**The request:**
Pick out every line in the entries below that contains the string "attached", and copy each one.

[Extracted data entries]
________
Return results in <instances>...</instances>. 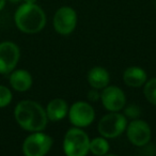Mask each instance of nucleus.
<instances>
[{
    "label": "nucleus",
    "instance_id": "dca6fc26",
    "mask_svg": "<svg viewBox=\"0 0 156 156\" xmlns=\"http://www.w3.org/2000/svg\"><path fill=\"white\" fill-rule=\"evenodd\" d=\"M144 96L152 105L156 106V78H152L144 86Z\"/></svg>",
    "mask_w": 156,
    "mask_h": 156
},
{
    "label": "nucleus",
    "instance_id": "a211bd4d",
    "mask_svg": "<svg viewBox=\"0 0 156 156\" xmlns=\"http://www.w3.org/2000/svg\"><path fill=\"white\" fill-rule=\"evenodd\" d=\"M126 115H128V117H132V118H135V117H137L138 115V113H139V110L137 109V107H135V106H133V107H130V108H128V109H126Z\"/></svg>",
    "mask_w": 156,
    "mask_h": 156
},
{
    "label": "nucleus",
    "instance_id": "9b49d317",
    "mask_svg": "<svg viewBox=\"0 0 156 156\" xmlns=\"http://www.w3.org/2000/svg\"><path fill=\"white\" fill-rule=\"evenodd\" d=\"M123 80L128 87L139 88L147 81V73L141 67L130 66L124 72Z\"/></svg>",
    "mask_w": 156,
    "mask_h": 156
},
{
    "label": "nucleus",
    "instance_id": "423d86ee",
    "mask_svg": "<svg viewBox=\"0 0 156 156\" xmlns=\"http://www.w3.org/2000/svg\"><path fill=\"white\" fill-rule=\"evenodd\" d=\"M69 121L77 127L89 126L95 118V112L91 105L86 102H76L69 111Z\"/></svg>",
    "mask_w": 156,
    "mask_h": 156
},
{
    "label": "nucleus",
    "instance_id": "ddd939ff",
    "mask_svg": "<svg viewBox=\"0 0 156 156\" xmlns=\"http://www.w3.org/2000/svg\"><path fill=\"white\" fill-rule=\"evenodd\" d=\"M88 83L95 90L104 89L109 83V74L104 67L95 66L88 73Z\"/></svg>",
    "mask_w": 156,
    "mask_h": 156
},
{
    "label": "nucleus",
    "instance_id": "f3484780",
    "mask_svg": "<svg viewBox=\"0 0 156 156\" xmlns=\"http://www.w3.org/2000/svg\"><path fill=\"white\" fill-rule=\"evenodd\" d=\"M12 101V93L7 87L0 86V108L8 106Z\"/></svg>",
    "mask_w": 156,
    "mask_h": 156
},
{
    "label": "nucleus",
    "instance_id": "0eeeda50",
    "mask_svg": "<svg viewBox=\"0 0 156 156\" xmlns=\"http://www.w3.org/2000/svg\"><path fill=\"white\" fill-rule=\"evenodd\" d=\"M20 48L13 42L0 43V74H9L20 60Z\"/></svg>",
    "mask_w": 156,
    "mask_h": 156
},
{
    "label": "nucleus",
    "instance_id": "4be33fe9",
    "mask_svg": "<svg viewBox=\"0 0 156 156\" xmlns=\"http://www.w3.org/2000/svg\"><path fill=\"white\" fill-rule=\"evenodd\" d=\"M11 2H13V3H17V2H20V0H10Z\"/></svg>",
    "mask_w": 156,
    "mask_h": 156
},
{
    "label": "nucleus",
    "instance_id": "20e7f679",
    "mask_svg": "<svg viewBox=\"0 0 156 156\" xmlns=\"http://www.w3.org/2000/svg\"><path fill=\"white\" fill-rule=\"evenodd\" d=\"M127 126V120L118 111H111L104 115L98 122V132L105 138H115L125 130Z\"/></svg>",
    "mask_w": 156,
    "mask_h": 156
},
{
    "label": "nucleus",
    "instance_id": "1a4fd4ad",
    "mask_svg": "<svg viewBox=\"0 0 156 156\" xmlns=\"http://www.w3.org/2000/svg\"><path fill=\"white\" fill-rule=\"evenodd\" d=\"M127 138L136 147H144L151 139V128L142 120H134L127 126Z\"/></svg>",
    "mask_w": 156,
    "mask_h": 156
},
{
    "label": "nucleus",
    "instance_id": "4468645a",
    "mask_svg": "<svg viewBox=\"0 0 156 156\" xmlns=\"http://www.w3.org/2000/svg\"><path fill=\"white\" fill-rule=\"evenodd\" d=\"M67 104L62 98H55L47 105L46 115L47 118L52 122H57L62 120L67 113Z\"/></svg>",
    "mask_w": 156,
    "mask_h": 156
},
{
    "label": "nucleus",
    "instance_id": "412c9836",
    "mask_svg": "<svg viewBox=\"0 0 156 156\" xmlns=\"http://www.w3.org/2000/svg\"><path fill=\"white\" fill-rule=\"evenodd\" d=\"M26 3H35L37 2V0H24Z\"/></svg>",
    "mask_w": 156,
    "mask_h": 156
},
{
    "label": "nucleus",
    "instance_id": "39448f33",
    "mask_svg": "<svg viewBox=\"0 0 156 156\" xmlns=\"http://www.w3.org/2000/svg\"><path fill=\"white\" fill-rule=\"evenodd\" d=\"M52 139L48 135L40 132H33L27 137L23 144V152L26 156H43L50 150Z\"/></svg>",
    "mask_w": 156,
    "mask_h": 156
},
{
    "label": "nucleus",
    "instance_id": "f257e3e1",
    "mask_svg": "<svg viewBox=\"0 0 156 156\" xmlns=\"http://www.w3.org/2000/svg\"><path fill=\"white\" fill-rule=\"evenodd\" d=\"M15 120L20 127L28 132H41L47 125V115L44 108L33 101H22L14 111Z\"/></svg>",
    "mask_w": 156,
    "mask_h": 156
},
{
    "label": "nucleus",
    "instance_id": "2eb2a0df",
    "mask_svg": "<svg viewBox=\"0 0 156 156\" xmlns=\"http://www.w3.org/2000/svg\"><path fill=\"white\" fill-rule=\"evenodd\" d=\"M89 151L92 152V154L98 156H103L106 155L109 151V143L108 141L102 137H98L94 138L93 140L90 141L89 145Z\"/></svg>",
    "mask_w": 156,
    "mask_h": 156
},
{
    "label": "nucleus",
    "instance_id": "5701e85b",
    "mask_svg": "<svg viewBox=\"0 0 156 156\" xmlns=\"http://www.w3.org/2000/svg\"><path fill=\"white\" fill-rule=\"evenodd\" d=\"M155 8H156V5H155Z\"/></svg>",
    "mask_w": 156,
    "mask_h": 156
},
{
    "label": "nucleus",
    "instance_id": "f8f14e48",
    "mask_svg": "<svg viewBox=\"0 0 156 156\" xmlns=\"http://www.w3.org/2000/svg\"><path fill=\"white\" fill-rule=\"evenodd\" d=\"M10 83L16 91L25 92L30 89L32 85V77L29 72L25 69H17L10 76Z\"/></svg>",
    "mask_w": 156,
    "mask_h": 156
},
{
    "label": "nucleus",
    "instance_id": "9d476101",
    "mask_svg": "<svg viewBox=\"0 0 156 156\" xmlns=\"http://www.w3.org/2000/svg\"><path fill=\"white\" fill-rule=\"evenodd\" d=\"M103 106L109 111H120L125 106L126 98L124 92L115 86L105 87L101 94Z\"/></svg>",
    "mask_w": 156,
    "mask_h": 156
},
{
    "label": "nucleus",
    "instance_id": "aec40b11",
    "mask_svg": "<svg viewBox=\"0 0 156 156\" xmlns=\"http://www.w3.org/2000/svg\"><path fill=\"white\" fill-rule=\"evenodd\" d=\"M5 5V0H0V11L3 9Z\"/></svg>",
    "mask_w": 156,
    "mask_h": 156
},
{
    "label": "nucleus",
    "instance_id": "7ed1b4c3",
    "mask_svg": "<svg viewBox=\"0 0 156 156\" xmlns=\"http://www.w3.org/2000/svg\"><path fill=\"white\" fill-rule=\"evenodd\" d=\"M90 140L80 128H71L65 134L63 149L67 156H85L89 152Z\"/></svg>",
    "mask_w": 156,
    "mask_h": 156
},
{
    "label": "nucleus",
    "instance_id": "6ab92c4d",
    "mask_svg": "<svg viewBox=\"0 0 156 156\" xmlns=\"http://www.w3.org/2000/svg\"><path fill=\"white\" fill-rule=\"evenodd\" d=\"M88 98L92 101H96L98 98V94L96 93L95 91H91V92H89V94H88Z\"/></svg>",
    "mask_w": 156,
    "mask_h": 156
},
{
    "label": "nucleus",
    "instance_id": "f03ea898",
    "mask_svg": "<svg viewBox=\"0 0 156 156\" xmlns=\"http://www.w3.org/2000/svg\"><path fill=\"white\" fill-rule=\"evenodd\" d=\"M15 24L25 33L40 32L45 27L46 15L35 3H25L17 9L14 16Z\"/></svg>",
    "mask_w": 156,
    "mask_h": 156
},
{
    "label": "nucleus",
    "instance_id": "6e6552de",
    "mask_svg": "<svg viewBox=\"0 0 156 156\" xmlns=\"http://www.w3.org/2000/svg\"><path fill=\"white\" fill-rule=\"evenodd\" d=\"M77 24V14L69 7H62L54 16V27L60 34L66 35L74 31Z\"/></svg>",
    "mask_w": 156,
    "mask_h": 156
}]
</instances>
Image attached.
________
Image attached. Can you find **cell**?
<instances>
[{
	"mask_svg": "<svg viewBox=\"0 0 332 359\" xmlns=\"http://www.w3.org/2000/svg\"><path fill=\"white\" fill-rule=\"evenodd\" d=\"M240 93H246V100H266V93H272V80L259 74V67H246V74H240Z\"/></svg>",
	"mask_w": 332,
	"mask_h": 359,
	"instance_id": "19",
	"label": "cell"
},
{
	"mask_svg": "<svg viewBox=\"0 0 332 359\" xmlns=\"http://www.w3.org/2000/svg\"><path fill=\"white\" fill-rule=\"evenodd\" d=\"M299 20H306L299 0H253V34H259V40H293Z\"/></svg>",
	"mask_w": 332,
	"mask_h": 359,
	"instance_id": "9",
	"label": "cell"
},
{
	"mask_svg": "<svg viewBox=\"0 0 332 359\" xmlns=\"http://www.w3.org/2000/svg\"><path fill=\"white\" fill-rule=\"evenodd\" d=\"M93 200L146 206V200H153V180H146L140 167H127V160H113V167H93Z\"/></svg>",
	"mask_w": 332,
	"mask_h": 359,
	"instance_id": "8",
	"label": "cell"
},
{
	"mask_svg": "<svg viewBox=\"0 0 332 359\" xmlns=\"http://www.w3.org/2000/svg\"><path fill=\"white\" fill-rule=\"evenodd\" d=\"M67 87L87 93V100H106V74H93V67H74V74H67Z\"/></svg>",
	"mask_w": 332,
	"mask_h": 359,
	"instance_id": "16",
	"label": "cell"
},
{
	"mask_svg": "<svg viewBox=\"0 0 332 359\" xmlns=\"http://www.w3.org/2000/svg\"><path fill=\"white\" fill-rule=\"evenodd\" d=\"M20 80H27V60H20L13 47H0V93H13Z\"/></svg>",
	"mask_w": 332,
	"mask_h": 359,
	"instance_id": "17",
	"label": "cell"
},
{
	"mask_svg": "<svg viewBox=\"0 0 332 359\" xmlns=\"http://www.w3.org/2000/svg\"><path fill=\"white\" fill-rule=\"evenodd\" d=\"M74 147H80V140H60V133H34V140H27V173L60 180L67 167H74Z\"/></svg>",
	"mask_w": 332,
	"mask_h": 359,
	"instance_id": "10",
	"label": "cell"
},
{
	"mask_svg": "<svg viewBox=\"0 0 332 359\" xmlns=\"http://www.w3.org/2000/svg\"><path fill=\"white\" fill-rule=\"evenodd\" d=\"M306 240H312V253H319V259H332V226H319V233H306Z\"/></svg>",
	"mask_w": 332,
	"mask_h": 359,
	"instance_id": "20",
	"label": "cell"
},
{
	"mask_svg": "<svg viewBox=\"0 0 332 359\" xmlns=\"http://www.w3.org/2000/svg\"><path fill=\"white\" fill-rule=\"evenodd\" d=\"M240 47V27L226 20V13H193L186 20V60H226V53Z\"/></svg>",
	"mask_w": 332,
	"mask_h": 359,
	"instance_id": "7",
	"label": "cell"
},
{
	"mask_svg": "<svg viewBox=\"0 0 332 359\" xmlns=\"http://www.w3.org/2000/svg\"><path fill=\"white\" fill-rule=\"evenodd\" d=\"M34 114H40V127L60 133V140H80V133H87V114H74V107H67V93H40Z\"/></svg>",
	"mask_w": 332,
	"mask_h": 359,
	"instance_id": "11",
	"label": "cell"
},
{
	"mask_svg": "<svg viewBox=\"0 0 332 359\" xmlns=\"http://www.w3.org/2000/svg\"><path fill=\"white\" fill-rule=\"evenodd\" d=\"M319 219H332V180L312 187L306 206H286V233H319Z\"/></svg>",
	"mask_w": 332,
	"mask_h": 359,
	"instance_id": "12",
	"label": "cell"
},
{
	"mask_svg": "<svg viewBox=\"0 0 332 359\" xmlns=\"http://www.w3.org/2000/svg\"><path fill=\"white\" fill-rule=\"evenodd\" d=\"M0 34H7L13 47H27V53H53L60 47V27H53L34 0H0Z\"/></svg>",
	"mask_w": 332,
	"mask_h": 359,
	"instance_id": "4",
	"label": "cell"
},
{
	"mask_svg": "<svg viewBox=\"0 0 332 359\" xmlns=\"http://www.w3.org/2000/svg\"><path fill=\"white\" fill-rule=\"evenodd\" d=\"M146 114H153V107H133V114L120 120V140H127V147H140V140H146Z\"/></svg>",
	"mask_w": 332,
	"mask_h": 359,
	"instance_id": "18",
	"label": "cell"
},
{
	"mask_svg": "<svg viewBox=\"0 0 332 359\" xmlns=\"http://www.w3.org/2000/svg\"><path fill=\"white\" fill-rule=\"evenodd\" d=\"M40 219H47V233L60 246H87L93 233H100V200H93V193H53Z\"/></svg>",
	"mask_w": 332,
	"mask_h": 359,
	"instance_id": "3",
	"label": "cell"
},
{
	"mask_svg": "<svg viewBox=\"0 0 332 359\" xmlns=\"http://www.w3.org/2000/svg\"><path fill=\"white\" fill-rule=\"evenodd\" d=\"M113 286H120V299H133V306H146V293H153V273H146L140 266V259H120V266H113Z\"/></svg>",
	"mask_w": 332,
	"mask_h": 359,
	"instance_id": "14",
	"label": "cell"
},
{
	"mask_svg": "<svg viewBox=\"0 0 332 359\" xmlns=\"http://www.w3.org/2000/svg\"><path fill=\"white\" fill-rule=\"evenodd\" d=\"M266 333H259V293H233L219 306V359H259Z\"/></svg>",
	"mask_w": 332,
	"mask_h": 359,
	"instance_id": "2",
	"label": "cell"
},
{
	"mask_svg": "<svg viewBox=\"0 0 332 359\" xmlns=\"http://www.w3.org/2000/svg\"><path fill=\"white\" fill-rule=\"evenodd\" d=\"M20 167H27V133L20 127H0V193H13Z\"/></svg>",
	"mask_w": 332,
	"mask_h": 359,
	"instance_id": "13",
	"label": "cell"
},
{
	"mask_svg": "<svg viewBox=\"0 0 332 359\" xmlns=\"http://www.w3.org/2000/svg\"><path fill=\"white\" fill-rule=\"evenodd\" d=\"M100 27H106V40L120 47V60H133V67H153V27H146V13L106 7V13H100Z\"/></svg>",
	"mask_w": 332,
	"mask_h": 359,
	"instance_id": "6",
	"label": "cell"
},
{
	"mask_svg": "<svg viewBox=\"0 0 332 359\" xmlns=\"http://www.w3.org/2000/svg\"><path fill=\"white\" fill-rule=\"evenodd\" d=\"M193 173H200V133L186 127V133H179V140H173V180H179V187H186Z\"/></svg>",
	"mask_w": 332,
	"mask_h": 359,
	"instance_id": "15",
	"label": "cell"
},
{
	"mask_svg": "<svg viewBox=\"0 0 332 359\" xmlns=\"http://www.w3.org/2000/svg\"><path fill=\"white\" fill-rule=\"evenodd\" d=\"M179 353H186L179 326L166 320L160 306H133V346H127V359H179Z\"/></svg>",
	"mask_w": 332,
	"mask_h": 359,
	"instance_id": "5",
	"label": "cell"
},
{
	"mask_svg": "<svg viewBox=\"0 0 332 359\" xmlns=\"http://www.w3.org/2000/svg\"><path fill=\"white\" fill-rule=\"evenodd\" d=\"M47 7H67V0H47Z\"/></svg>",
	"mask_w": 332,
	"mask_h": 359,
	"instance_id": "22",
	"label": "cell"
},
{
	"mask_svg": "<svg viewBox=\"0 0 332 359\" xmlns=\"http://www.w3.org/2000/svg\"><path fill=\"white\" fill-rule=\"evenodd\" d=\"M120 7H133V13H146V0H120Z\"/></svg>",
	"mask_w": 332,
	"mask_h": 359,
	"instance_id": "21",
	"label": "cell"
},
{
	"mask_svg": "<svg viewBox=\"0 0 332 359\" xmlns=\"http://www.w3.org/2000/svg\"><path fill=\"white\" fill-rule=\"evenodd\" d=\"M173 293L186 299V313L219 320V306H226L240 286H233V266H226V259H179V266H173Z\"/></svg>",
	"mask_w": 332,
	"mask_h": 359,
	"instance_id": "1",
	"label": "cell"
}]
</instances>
________
**Expected output:**
Image attached.
Image attached. Can you find **cell**?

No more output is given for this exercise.